Yves Saint Laurent : les rêves et la vie

A l’occasion d’une rétrospective au Petit Palais de l’œuvre d’Yves Saint Laurent, une excellente émission lui fut consacrée sur La 5.
On y voit le jeune garçon, tout entier dans son rêve, jouer dès l’enfance à créer des modèles, emplir des carnets d’écolier de longues silhouettes de femmes, vêtues de ses créations.
Une page de ses cahiers me séduit particulièrement , celle où il note les commandes imaginaires de personnalités prestigieuses, leur devis, le délai de livraison…
Ainsi jouait-il vers 10-11 ans…
Ainsi jouons nous « à la styliste » avec ma petite Charlotte : je suis son amie, elle crée des modèles pour une grande maison de couture, dessine à ma demande sur un carnet des vêtements , « à porter à telle occasion », « dans telle teinte de préférence », « plus longue », « plus courte », « choisissons l’imprimé, le chapeau, les gants »…gommons redessinons, corrigeons, transformons….estimons les coûts , le délai de réalisation…
J’aime ce jeu qui me rend à ma propre enfance…
Ainsi jouai-je à l’âge de 11ans…
J’avais commencé par créer des vêtements pour ma poupée « Françoise ». Le père noël me l’avait apportée avec une petite machine à coudre pour mon dixième noël.
C’était une poupée de Modes et Travaux, les abonnés recevaient en encart des patrons pour ses vêtements… Je coupais, assemblais, cousais, et…modifiais,… car en cuisine comme ailleurs, je n’ai jamais pu suivre exactement une recette donnée. C’est ce que mes filles appellent « la façon Mamou »…
Plus grande, je me mis moi aussi à dessiner mes créations, à remplir des cahiers entiers de jeunes femmes longilignes, aux longs cheveux et aux yeux en amande …
C’était l’époque où ma mère nous fabriquait robes, chemisiers et manteaux…elle taillait, assemblait, ma grand mère l’aidait à coudre…
Plus tard ce fut une couturière « Coco »( !!!...abréviation de son nom de famille !!!), qui venait le mercredi après midi faire de la couture : elle cousait bien, abattait de la besogne, mais selon ma mère « elle n’avait pas d’idée !!! »
Souvent alors le mercredi après midi l’escalier retentissaient d’appels : « Chanel !!! Viens voir !! »
J’accourrais, pas peu fière de ma réputation, pour donner mon avis sur l’arrondi d’une ourlet, creuser une pince, remonter une échancrure, rajuster un aplomb…j’adorais faire ça…
ET vint Yves st Laurent : j’avais douze ans lorsqu’on appela à la succession de Dior ce tout jeune homme mince, aux yeux bruns. Il n’était pas « mignon » suivant mes canons d’alors (Robert Taylor et Alain Delon)…Mais il me fit pourtant rêver autant que le prince Charmant, de son talent, de son destin fabuleux, de ses créations dignes de Chanel qui incarnait jusqu’alors mon idéal …

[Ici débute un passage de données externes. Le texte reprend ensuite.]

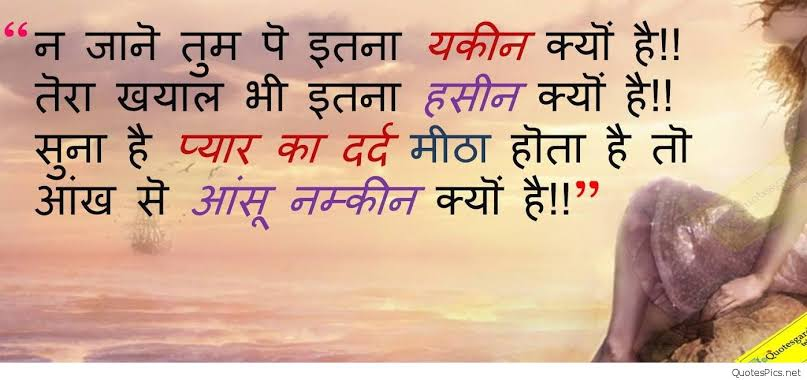 heart touching love quotes for my boyfriend in hindi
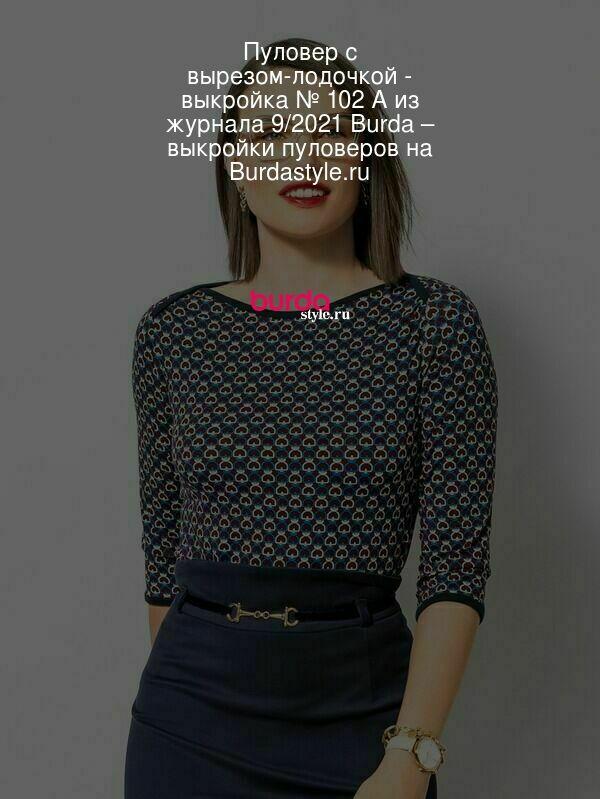 Пуловер с вырезом-лодочкой - выкройка № 102 A из журнала 9/2021 Burda – выкройки пуловеров на Burdastyle.ru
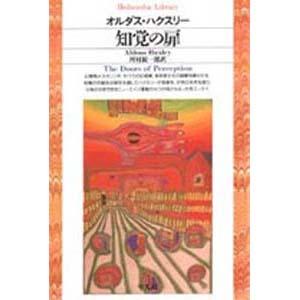 736.知覚の扉(平凡社ライブラリー)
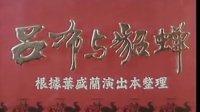 京剧电影——吕布与貂蝉1983 叶少兰 许嘉宝主演 京剧 第1张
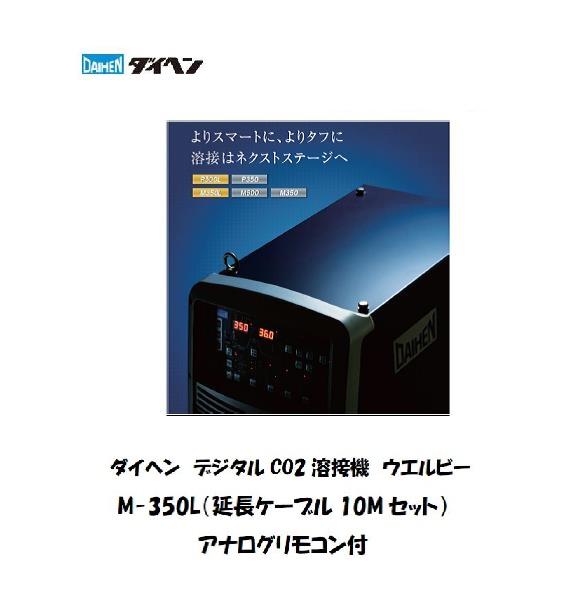 【送料無料、最安値に挑戦】ダイヘン(DAIHEN) デジタルCO2溶接機ウエルビー M-350L(延長ケーブル10Mセット) アナログリモコン付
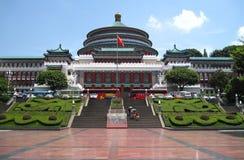 Chongqing osob audytorium 03 ludzie Obrazy Stock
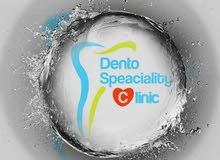 مطلوب سكرتيرة(مساعدة) للعمل لدى عيادة أسنان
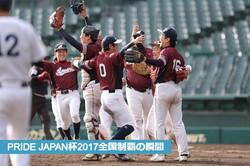 PRIDE JAPAN杯2017全国制覇の瞬間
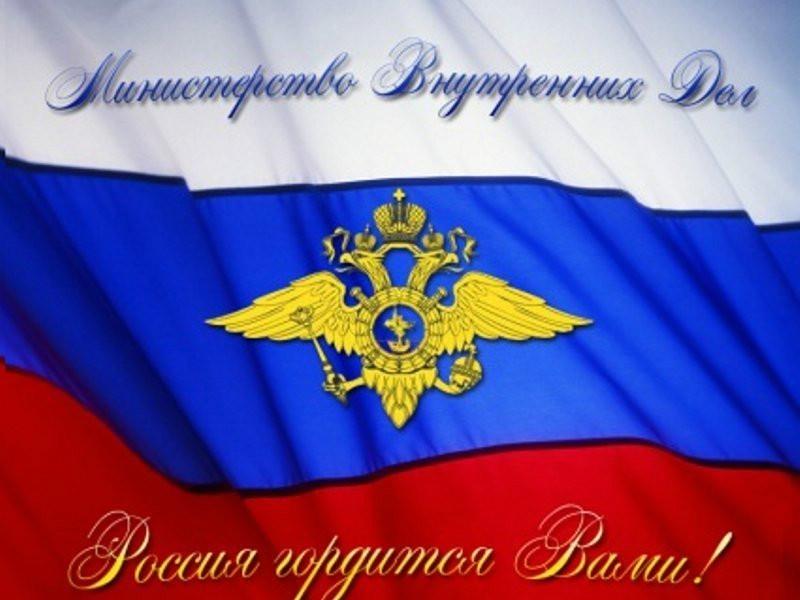7 октября День образования штабных подразделений МВД РФ018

Bien évidemment, dans ma famille mon talent ne fut jamais qu’un jeu. Comment mes parents auraient-ils pu concevoir de me lancer dans un métier aussi aléatoire, et malgré les grandes féministes qui le pratiquèrent, aussi peu féministe, marqué qu’il était par les mulièbres travaux de toutes les lingères, couturières à façon, brodeuses, petites mains de la destinée féminine…
Je passais donc l’école Normale pour devenir professeur. J’y croisais encore mon fantasme, en la personne d’une petite prof de couture. Car en ce laïque couvent, on apprenait le chant et la couture. Mais cette jeunette prof , à peine plus âgée que nous, plutôt que de nous enseigner le surjet et la pièce à coins carrés, nous apprit à faire des patrons à notre « forme », ce qui nous enchanta et me permit pendant quelques années d’inventer et me fabriquer robes et ensembles qui complétaient agréablement une garde robe assez spartiate par ailleurs…
J’avoue, que si je suis ravie par le talent de Charlotte à dessiner et à inventer à son tour modèles et tenues, pas plus que mes parents, je n’envisage d’inciter ses parents à le cultiver …Je suis plus encline , je le sens bien, à insister sur son goût de la musique et sur la justesse et la beauté de sa voix et son implication résolue dans sa chorale…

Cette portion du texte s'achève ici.